Malaria vaccine: Administered through a mosquito bite
Scientists are developing an innovative malaria vaccine delivered through genetically modified mosquitoes that boosts immunity.

Malaria vaccine: Administered through a mosquito bite
Scientists have a new vaccination strategy against malaria developed that boosts immunity through bites from genetically modified mosquitoes. Immunization occurs via insects infected with modified versions of the parasite that causes malaria. One study reduced participants' susceptibility to malaria, potentially paving the way for more effective methods to combat the disease, which infects about 250 million people annually.
“These results represent a significant advance in the development of malaria vaccines,” says Julius Hafalla, an immunologist at the London School of Hygiene & Tropical Medicine. “The ongoing global malaria burden makes the development of more effective vaccines a critical priority.”
The study was conducted on November 20th New England Journal of Medicine published. Participants were exposed to bites from mosquitoes infected with a modified version of the Plasmodium falciparum parasite that causes malaria. In humans, the parasites travel to the liver, where they infect red blood cells. The parasites are designed to stop growing shortly after being introduced into the human body. Nearly 90% of participants exposed to the modified parasites did not become ill after being bitten by malaria mosquitoes.
There are two approved Malaria vaccines. Both aim to generate long-term immunity by producing antibodies that block malaria parasites from infecting liver cells, as well as targeting breakthrough infections.
However, these vaccines are only about 75% effective and require booster shots. Therefore, immunologists continue to search for alternative strategies.
One approach is to use genetically modified parasites. The research team had previously tested the effectiveness of a modified malaria parasite called GA1, which is designed to stop growing about 24 hours after infection in people 2. But the GA1 parasite only protected a few participants from malaria, leading the team to develop a second parasite, GA2. GA2 is designed to stop growing about six days after infection, the crucial phase when the parasites replicate in human liver cells.
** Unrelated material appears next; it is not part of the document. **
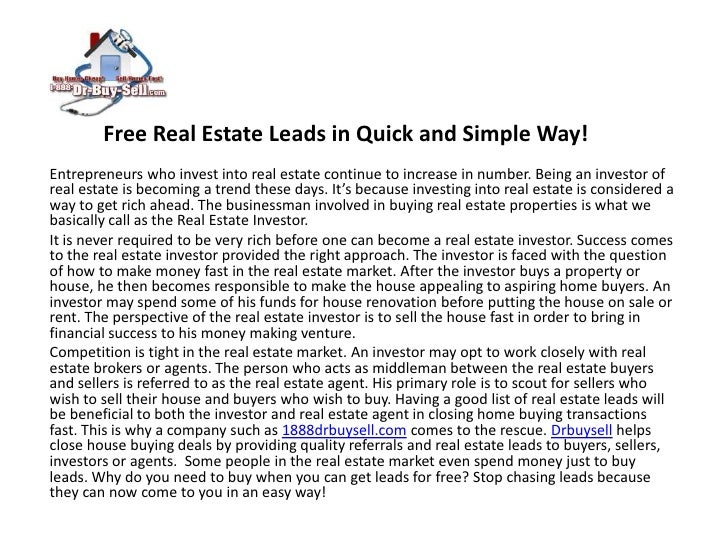 Free Real Estate Leads in Quick and Simple Way! <br />Entrepreneurs who invest into real estate continue to increase in nu...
The researchers tested whether exposure to GA1 or GA2 could help people develop immunity to malaria. Participants were exposed to 50 mosquitoes; 10 participants received bites from mosquitoes infected with GA1 parasites and 10 were bitten by mosquitoes with GA2 parasites. Three weeks later, participants were exposed to mosquitoes that transmit malaria. Shortly before exposure to these mosquitoes, both groups of participants had higher antibody levels than before. Only one in eight (13%) participants bitten by GA1 parasites did not develop malaria, compared to 89% in the GA2 group. Aside from the itching from the mosquito bites, the side effects were limited.
The researchers are now aiming to reproduce their results in a larger study.
The work “should be followed by more extensive studies to confirm the viability of GA2 as a candidate for global malaria control,” says Hafalla.